Ye Olde Novel Shoppe

Every so often, someone expresses curiosity over what’s in that digital drawer of dusty manuscripts I’ve been storing up since sometime 2001 or 2002. Actually, I’ve tried a little of almost everything. Here’s the dish, newest to oldest.

To read my writing online, feel free to return to the site home page and browse Scita > Scienda journal.

8. Allfather (historical fantasy)

The king of the survivors of Troy must save his people from new round of genocide.

 

Heremod woke suddenly, having fallen asleep on his feet. A stringy red tendril flopped in his eyes, and he jerked back. His arm twitched, but the manacles binding his wrists overhead prevented him from brushing the ruddy threads aside. It was only his own hair, but it looked far too much like a macerated ribbon of flesh left by a whip’s strike or the slash of a knife.

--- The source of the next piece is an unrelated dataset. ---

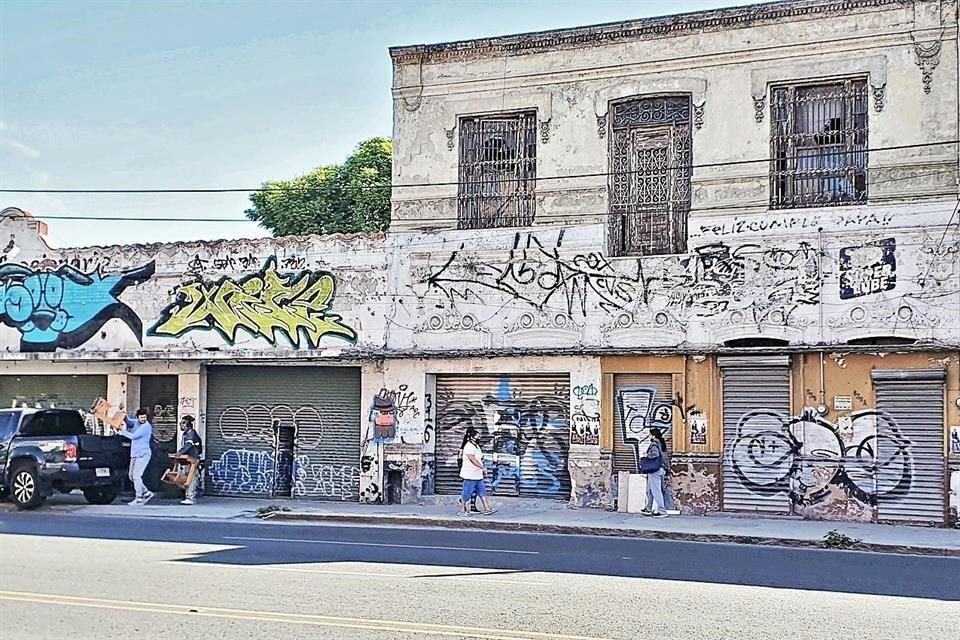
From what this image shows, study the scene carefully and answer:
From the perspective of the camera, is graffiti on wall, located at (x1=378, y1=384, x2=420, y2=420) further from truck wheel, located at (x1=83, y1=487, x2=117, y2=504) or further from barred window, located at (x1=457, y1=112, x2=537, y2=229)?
truck wheel, located at (x1=83, y1=487, x2=117, y2=504)

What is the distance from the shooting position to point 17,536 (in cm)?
1588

Right. It’s supposed to be this way, this time. Patience.

 

First in a planned 3-book plus 2-spinoff series drawn from northern European myth and legend. This one’s the project that told me how much I love historical fantasy.

7. Sunny Winters and the Country Life (contemporary comedy)

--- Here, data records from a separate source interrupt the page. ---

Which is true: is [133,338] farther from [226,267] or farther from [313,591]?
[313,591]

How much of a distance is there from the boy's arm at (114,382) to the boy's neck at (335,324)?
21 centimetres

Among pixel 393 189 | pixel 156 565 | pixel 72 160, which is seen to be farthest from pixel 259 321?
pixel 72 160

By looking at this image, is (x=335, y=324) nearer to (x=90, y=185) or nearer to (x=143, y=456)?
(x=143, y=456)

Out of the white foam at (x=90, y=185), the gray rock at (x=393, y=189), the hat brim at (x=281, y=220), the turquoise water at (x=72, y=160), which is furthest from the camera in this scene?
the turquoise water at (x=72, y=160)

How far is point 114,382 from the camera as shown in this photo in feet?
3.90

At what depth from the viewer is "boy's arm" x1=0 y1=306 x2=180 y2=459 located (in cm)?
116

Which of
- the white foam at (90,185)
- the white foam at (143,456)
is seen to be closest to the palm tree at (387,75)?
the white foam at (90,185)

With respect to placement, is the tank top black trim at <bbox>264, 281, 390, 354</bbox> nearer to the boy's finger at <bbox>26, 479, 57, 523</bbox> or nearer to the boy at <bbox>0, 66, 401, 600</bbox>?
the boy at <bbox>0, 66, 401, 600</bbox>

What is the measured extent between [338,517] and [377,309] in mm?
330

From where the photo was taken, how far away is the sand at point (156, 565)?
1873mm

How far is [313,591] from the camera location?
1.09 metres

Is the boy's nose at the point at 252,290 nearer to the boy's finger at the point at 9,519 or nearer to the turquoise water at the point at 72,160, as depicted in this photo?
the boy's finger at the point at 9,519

A self-absorbed hospitality expert sets out to conquer rural life.

Mother had always called him “the Englishman.” This had seemed absurd to Sunflower Winters when she was small, because he was obviously Arabic. The first few years, she used to practice closing her eyes and listening to his perfect British diction. Every April for eighteen years, he had come to the Winters’ Peach Bed and Breakfast to see spring dawn on the Okanagan.

Unfortunately, shortly after 9/11, that Texan woman had started showing up as well.

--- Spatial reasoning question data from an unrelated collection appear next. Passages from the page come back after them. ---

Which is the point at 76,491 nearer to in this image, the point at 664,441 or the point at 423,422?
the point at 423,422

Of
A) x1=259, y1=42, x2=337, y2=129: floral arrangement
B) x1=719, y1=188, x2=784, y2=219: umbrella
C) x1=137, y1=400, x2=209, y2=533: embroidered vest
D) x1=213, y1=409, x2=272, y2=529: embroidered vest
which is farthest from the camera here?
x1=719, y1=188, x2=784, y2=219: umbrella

An unfinished contemporary comedy with a fictionalized Manitoba small-town setting. Pays tribute to all the best of the hilarious rural stories we’ve ever heard or invented. Donkeys in the mist!

A NaNoWriMo 2008 project. I read the day’s work out loud to the family every evening, and have not yet been forgiven for not finishing it.

6. Nunzu (international thriller)

A Mozambican soldier of fortune must save a naive British sociologist from the country he loves.

The island seemed much larger from beneath the forest canopy than it did on any map. Ignored for generations, it hovered quietly in the Indian Ocean, thirty-two miles from Africa’s east coast, north of Madagascar.

It was that rainforest canopy that drew us there; more specifically, the things beneath it.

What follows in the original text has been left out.